En este tema, a diferencia del narcotráfico y la delincuencia común, sí pueden existir todos los elementos para calificar un acto terrorista: una reivindicación política, ideológica e incluso religiosa. Y por eso la coordinación en materia de seguridad entre los tres países es vital, ni más ni menos. Hay que tomar en cuenta que no necesariamente pueda tratarse de un evento ordenado por el régimen iraní, ya que podría ser un acto gestado desde los tantos frentes abiertos de esta guerra.
Los grandes eventos se prestan para actos de esta naturaleza, como el mundo ya lo vivió en 1972 en los Juegos Olímpicos de Múnich, cuando un comando armado de la llamada Organización para la Liberación de Palestina (OLP) secuestró y asesinó a 11 atletas israelíes, en lo que hoy se conoce como el “Septiembre Negro”.
Y es por eso que la estrategia seguridad para el evento toma en cuenta a todas las instancias de seguridad de los tres países, de manera coordinada.

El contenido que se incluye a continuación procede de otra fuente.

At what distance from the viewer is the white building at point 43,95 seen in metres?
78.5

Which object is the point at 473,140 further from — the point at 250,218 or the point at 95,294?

Tan solo este 9 y 10 de marzo el Comité Interamericano contra el Terrorismo de la OEA convocó en Washington a una reunión con los representantes de los tres países para analizar todo el entorno en que se desarrollará la copa del mundo.
Finalmente y frente el ánimo un poco pesimista que pueda quedar después de leer estas líneas, hay que decir que, efectivamente, hay elementos de amenaza presentes, pero también capacidades desarrolladas de inteligencia como nunca se había visto. Tecnología de punta para identificación de riesgos, uso de investigación y bases de datos auxiliadas con AI, identificaciones faciales y biométricas y muchas otras cosas que quizás no sabremos a profundidad porque perderían su necesaria reserva.
Para los aficionados al futbol nos queda disfrutar de un gran evento y estar atentos sin caer en pánico. Ser colaborativos antes las peticiones de autoridades migratorias y policiales y, en todo caso, ser parte de la seguridad como ciudadanos, aficionados y turistas. Es el mundo complejo que nos tocó habitar en este 2026.